By Rich Bockmann
Some called it the downtown, some referred to it as Main Street and others dubbed it the train station area. Some even suggested it may extend to the corner of Northern Boulevard.
Stakeholders in Douglaston’s commercial district met last Thursday night at the Community Church of Douglaston during the first of three public workshops that will eventually form the basis for a strategic action plan to revitalize business activity in the area.
Dorothy Matinale, president of the Douglaston Chamber of Commerce, said there were more than 50 businesses in the district, and community members stressed the need to strengthen local service businesses while still maintaining the area’s quiet character.
“I get fliers all the time from businesses in Great Neck,” said Ann Jawin, chairwoman of the Doug Bay Manor Civic Association.
Norman Mintz, a Pace University professor known as Dr. Downtown, was invited to speak by Victor Dadras, whose architecture firm was hired as a consultant by the Douglaston Local Development Corp. to form a plan to revitalize the business district.
Mintz said businesses had to do a better job of marketing themselves and recommended that the strategic action plan should consider positioning Douglaston as a small town within a big city.
Dadras said Douglaston was just one of 640 neighborhood commercial centers in the city and that it could capitalize on the nearly 2,000 Long Island Rail Road passengers who pass through the station each day.
Mintz told the crowd of about 40 he had spent the day walking the neighborhood and pointed to a number of solutions that had worked in revitalizing small-town business areas that he said could take hold in Douglaston.
“Downtown revitalization is one of those professions [in which] you have to deal with a lot of challenges,” he said, introducing the concept of “placemaking.”
“What can you do to make your downtown a better place for living?” he asked.
Mintz’s plan for placemaking was comprised of three aspects: outdoor spaces, indoor spaces and street events.
Communities could come together to design and build their own streetscapes, Mintz said, including trash receptacles, banners, planters, sculptures, murals and benches.

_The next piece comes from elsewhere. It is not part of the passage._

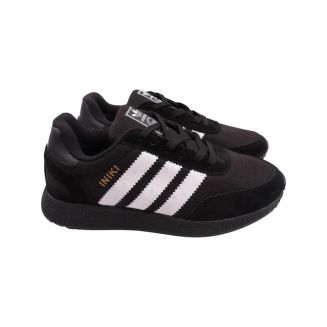 Кросівки чоловічі Adidas чорні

“The more the better, in my opinion,” he said of benches.
Mintz said empty storefronts provided an opportunity for community groups to come together on public art projects, and he showed a slide where schoolchildren had painted a streetscape on the windows of a vacant space.
He said Douglaston was unique in that PS 98 is located adjacent to the business area.

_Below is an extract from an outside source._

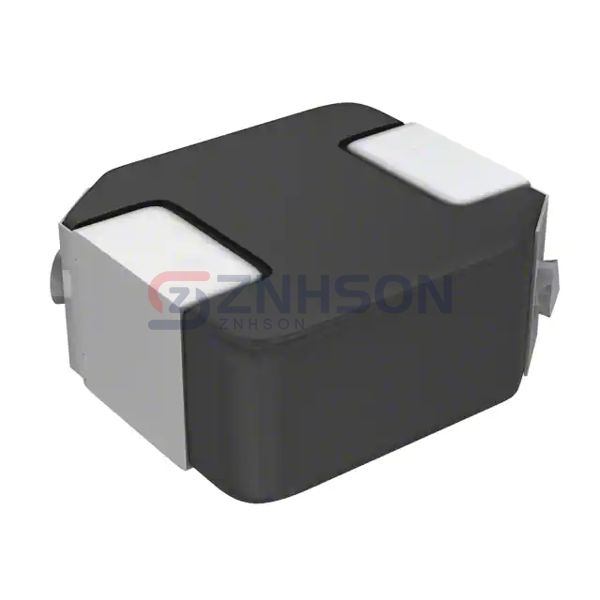 SPM6530T-R68M140 Preview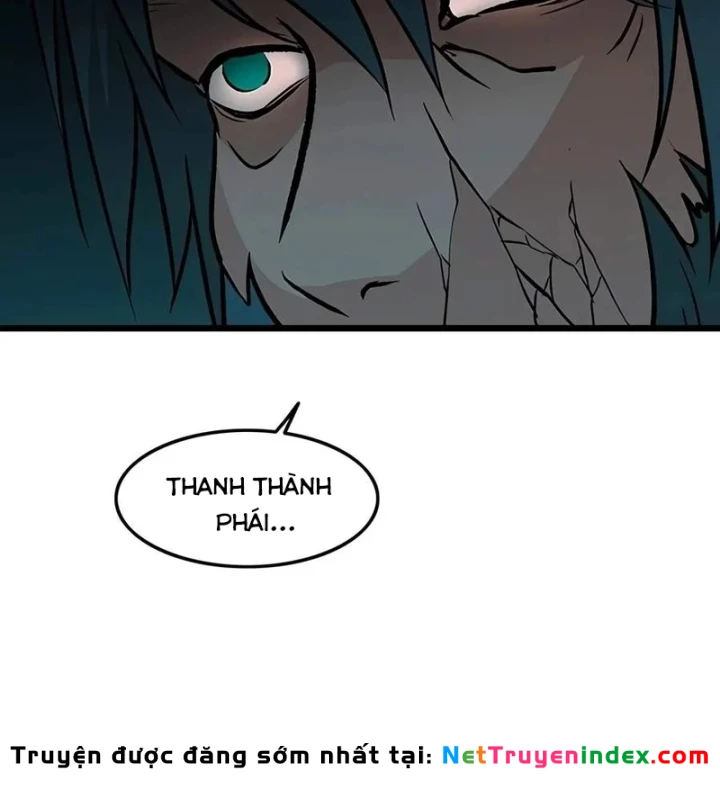 Vợ Tôi Là Giáo Chủ Ma Giáo Chapter 66 - 80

“Believe me folks, you don’t find that that often,” he said.
Indoor spaces could be used to hold art exhibitions, community meetings or even gathering places such as coffee shops the community could run as nonprofit organizations — an idea that struck a chord with those still lamenting the loss of the Douglaston Market.
“Farmers markets are becoming one of the most successful tools. They’re easy and cheap to set up,” Mintz said, acknowledging the neighborhood’s new city Greenmarket.
Some residents were concerned about the excess traffic more businesses would bring, while others said too much traffic left the neighborhood to do business in places like Great Neck, L.I., or Bell Boulevard.
“What we’re concerned with is preserving the scale,” Dadras said. “Vacant stores are not preserving the scale.”